■ Exercise goal
In the data below, find the line containing "genus: Rattus", then set down that line and every later line up to and including the line containing "scientific name: Trichosurus vulpecula", exactly.

■ Records for this task
:::

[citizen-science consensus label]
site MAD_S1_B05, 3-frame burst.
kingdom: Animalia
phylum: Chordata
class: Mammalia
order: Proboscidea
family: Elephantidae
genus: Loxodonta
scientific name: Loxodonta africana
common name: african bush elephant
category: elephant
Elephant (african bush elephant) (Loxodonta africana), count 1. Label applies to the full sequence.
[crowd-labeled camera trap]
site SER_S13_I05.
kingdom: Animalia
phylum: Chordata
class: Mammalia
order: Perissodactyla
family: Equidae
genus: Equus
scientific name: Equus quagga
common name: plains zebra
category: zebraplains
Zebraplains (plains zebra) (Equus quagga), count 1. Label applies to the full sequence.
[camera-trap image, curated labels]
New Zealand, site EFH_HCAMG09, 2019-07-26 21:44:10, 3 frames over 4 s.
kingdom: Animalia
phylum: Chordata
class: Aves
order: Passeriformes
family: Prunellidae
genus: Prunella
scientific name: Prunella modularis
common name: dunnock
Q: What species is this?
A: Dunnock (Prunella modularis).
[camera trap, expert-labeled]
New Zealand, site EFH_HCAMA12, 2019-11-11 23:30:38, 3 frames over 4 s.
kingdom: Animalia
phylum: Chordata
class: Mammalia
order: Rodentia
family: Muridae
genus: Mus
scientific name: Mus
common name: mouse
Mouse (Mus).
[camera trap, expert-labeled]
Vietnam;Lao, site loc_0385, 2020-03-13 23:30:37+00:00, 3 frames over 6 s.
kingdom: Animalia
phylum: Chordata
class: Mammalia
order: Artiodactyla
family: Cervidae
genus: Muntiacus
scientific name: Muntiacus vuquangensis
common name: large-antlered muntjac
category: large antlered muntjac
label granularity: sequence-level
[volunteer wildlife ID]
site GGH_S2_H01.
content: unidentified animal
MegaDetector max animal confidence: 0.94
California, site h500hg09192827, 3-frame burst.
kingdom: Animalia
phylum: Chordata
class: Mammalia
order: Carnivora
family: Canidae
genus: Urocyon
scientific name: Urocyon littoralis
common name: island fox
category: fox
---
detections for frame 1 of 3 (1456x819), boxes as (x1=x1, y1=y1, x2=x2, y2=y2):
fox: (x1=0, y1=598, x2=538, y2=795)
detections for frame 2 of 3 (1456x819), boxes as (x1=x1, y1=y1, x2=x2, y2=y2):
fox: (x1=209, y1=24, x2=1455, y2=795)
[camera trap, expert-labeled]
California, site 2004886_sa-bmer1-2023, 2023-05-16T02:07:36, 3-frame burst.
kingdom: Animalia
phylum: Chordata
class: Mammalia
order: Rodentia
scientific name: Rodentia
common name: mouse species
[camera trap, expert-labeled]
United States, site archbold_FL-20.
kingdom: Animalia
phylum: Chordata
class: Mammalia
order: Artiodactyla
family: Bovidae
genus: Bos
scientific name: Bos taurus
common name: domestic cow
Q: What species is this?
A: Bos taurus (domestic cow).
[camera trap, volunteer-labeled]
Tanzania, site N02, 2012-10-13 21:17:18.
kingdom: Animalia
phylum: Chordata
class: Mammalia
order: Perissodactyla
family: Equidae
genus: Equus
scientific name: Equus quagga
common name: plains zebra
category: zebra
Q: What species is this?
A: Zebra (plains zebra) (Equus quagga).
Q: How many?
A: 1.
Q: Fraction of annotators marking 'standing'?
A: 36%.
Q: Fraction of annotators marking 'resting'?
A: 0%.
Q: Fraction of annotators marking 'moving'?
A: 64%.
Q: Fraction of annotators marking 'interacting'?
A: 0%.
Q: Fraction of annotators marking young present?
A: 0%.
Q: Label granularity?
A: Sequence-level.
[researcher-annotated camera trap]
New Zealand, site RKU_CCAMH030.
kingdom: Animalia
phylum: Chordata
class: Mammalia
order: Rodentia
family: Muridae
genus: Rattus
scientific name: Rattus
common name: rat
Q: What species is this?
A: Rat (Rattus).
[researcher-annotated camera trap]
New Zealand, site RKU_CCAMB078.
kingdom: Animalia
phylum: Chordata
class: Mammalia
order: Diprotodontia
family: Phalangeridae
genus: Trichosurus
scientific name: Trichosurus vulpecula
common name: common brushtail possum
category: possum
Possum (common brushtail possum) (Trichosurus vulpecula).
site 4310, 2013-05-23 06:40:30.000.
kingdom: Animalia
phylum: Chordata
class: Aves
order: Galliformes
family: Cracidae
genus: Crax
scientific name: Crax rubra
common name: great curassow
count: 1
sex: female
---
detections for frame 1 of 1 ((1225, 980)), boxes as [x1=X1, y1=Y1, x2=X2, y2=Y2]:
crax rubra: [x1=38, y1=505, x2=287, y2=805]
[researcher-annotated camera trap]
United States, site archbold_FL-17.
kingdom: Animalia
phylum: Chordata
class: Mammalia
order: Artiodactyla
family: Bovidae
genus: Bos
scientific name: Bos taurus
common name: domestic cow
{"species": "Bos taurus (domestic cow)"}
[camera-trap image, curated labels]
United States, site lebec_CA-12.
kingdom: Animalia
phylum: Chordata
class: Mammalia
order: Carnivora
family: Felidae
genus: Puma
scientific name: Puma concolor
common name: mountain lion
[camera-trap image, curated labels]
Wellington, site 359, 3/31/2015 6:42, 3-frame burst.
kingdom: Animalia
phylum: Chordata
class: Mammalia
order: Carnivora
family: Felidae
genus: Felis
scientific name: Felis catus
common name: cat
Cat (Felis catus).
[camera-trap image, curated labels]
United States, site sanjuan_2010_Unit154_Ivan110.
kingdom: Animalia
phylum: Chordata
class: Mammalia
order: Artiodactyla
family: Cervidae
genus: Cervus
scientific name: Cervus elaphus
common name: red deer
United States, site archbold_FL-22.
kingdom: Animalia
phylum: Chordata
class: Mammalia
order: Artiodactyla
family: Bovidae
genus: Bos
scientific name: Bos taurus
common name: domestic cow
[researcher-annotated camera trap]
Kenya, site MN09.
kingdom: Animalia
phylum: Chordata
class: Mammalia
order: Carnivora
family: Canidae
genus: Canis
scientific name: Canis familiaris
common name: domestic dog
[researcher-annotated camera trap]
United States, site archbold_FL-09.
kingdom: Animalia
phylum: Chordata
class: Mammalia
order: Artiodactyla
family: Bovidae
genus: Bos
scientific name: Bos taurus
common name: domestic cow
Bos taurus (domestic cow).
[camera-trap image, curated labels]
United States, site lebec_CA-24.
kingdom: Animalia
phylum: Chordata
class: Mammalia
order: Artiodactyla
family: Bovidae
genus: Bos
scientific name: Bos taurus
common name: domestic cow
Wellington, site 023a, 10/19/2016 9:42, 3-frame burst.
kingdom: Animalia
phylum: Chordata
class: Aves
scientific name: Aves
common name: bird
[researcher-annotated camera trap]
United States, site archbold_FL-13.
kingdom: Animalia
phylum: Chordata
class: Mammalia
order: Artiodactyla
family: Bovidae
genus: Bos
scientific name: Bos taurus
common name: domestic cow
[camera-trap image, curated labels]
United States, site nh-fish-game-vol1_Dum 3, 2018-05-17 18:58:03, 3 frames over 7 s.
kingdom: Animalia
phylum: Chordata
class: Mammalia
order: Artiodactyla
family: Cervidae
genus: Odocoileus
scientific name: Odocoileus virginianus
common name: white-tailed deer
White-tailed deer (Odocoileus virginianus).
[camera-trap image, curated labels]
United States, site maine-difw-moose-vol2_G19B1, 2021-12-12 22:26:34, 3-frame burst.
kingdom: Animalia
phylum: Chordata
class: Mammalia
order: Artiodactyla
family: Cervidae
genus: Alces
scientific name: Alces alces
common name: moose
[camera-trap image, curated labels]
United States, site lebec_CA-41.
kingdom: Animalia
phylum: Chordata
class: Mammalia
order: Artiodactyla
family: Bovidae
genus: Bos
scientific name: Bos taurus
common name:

:::

■ Reply
genus: Rattus
scientific name: Rattus
common name: rat
Q: What species is this?
A: Rat (Rattus).
[researcher-annotated camera trap]
New Zealand, site RKU_CCAMB078.
kingdom: Animalia
phylum: Chordata
class: Mammalia
order: Diprotodontia
family: Phalangeridae
genus: Trichosurus
scientific name: Trichosurus vulpecula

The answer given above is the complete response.